[Extracted records]
((

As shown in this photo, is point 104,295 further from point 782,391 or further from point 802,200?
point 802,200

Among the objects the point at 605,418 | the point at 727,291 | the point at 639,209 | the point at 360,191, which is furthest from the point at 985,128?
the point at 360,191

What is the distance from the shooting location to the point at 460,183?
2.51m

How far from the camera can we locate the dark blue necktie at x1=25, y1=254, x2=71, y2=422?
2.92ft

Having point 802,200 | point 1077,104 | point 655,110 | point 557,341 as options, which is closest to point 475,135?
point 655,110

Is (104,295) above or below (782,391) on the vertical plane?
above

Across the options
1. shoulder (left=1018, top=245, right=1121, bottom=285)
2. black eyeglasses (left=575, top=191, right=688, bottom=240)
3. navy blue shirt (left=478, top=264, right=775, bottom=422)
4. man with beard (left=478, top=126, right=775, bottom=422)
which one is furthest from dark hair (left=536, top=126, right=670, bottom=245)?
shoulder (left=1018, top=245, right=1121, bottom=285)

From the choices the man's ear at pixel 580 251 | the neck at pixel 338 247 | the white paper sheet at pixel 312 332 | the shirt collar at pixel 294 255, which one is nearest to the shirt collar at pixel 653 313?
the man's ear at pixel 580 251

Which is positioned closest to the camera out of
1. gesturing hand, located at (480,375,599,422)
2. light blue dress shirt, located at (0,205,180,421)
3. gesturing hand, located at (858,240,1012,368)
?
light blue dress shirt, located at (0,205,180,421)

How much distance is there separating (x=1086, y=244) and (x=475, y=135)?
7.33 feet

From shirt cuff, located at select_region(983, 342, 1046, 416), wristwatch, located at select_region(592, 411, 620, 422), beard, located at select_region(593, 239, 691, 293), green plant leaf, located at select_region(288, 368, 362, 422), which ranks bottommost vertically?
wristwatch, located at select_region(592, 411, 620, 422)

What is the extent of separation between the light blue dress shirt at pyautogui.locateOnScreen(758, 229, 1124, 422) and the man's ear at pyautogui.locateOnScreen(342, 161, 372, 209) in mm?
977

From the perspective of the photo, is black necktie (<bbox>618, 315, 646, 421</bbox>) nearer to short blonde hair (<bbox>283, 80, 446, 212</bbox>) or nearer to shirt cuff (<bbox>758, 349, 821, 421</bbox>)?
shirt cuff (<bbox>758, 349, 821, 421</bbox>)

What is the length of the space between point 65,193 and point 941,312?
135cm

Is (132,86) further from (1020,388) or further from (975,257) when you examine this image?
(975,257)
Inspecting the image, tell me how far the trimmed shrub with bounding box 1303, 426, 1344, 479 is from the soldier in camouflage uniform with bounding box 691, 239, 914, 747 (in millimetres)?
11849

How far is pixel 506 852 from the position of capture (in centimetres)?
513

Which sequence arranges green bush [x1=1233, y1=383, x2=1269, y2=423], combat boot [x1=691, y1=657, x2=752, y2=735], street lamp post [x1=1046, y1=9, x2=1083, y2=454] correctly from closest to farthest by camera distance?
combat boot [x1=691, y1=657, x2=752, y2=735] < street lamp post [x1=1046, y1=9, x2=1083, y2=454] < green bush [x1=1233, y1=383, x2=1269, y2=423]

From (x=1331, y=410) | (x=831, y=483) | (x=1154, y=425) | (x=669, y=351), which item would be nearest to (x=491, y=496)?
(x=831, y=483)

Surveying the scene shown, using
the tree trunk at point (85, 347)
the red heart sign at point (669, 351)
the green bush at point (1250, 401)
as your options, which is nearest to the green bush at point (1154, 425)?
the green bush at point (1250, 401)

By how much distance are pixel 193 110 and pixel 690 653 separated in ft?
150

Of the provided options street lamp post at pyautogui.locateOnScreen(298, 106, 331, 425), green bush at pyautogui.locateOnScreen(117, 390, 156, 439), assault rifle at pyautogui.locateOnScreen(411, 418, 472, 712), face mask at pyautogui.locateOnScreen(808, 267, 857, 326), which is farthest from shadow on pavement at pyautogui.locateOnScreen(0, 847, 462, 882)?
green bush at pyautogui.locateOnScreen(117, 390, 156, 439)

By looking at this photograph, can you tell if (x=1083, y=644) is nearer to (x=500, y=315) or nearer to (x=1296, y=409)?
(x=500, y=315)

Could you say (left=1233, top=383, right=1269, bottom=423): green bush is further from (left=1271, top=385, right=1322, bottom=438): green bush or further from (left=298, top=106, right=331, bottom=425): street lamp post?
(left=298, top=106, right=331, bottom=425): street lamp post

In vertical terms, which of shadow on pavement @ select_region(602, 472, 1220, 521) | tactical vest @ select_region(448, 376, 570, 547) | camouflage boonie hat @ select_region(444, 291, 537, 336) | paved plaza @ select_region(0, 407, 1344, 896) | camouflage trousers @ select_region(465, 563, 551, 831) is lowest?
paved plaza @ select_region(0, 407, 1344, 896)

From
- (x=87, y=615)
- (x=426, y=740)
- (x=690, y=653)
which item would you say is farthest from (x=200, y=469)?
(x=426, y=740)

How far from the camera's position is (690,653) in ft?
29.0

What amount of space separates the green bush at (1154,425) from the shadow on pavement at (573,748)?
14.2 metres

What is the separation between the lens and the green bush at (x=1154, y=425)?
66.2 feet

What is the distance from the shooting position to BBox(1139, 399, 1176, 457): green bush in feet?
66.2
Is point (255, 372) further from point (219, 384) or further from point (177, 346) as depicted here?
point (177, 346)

))

- [Aim of the exercise] Output each line of these records as one string in a JSON list, skipping blank lines.

- [Solution to this task]
[
  "As shown in this photo, is point 104,295 further from point 782,391 or further from point 802,200?",
  "point 802,200",
  "Among the objects the point at 605,418 | the point at 727,291 | the point at 639,209 | the point at 360,191, which is furthest from the point at 985,128?",
  "the point at 360,191",
  "What is the distance from the shooting location to the point at 460,183?",
  "2.51m",
  "How far from the camera can we locate the dark blue necktie at x1=25, y1=254, x2=71, y2=422?",
  "2.92ft",
  "Having point 802,200 | point 1077,104 | point 655,110 | point 557,341 as options, which is closest to point 475,135?",
  "point 655,110",
  "Is (104,295) above or below (782,391) on the vertical plane?",
  "above",
  "Across the options",
  "1. shoulder (left=1018, top=245, right=1121, bottom=285)",
  "2. black eyeglasses (left=575, top=191, right=688, bottom=240)",
  "3. navy blue shirt (left=478, top=264, right=775, bottom=422)",
  "4. man with beard (left=478, top=126, right=775, bottom=422)",
  "which one is furthest from dark hair (left=536, top=126, right=670, bottom=245)?",
  "shoulder (left=1018, top=245, right=1121, bottom=285)",
  "From the choices the man's ear at pixel 580 251 | the neck at pixel 338 247 | the white paper sheet at pixel 312 332 | the shirt collar at pixel 294 255, which one is nearest to the shirt collar at pixel 653 313?",
  "the man's ear at pixel 580 251",
  "Which is positioned closest to the camera out of",
  "1. gesturing hand, located at (480,375,599,422)",
  "2. light blue dress shirt, located at (0,205,180,421)",
  "3. gesturing hand, located at (858,240,1012,368)",
  "?",
  "light blue dress shirt, located at (0,205,180,421)",
  "How much distance is there separating (x=1086, y=244) and (x=475, y=135)?",
  "7.33 feet",
  "From shirt cuff, located at select_region(983, 342, 1046, 416), wristwatch, located at select_region(592, 411, 620, 422), beard, located at select_region(593, 239, 691, 293), green plant leaf, located at select_region(288, 368, 362, 422), which ranks bottommost vertically?",
  "wristwatch, located at select_region(592, 411, 620, 422)",
  "What is the extent of separation between the light blue dress shirt at pyautogui.locateOnScreen(758, 229, 1124, 422) and the man's ear at pyautogui.locateOnScreen(342, 161, 372, 209) in mm?",
  "977",
  "From the perspective of the photo, is black necktie (<bbox>618, 315, 646, 421</bbox>) nearer to short blonde hair (<bbox>283, 80, 446, 212</bbox>) or nearer to shirt cuff (<bbox>758, 349, 821, 421</bbox>)?",
  "shirt cuff (<bbox>758, 349, 821, 421</bbox>)",
  "What is the length of the space between point 65,193 and point 941,312?",
  "135cm",
  "Is (132,86) further from (1020,388) or further from (975,257) when you examine this image?",
  "(975,257)",
  "Inspecting the image, tell me how far the trimmed shrub with bounding box 1303, 426, 1344, 479 is from the soldier in camouflage uniform with bounding box 691, 239, 914, 747 (in millimetres)?",
  "11849",
  "How far is pixel 506 852 from the position of capture (in centimetres)?",
  "513",
  "Which sequence arranges green bush [x1=1233, y1=383, x2=1269, y2=423], combat boot [x1=691, y1=657, x2=752, y2=735], street lamp post [x1=1046, y1=9, x2=1083, y2=454] correctly from closest to farthest by camera distance?",
  "combat boot [x1=691, y1=657, x2=752, y2=735] < street lamp post [x1=1046, y1=9, x2=1083, y2=454] < green bush [x1=1233, y1=383, x2=1269, y2=423]",
  "From (x=1331, y=410) | (x=831, y=483) | (x=1154, y=425) | (x=669, y=351), which item would be nearest to (x=491, y=496)?",
  "(x=831, y=483)",
  "Surveying the scene shown, using",
  "the tree trunk at point (85, 347)",
  "the red heart sign at point (669, 351)",
  "the green bush at point (1250, 401)",
  "as your options, which is nearest to the green bush at point (1154, 425)?",
  "the green bush at point (1250, 401)",
  "By how much distance are pixel 193 110 and pixel 690 653 separated in ft?",
  "150",
  "Of the provided options street lamp post at pyautogui.locateOnScreen(298, 106, 331, 425), green bush at pyautogui.locateOnScreen(117, 390, 156, 439), assault rifle at pyautogui.locateOnScreen(411, 418, 472, 712), face mask at pyautogui.locateOnScreen(808, 267, 857, 326), which is farthest from shadow on pavement at pyautogui.locateOnScreen(0, 847, 462, 882)?",
  "green bush at pyautogui.locateOnScreen(117, 390, 156, 439)",
  "By looking at this photograph, can you tell if (x=1083, y=644) is nearer to (x=500, y=315) or nearer to (x=1296, y=409)?",
  "(x=500, y=315)",
  "Could you say (left=1233, top=383, right=1269, bottom=423): green bush is further from (left=1271, top=385, right=1322, bottom=438): green bush or further from (left=298, top=106, right=331, bottom=425): street lamp post?",
  "(left=298, top=106, right=331, bottom=425): street lamp post",
  "In vertical terms, which of shadow on pavement @ select_region(602, 472, 1220, 521) | tactical vest @ select_region(448, 376, 570, 547) | camouflage boonie hat @ select_region(444, 291, 537, 336) | paved plaza @ select_region(0, 407, 1344, 896) | camouflage trousers @ select_region(465, 563, 551, 831) is lowest?",
  "paved plaza @ select_region(0, 407, 1344, 896)",
  "From",
  "- (x=87, y=615)",
  "- (x=426, y=740)",
  "- (x=690, y=653)",
  "which item would you say is farthest from (x=200, y=469)?",
  "(x=426, y=740)",
  "How far from the camera's position is (690,653) in ft?",
  "29.0",
  "What amount of space separates the green bush at (1154,425) from the shadow on pavement at (573,748)?",
  "14.2 metres",
  "What is the separation between the lens and the green bush at (x=1154, y=425)?",
  "66.2 feet",
  "What is the distance from the shooting position to BBox(1139, 399, 1176, 457): green bush in feet?",
  "66.2",
  "Is point (255, 372) further from point (219, 384) or further from point (177, 346) as depicted here?",
  "point (177, 346)"
]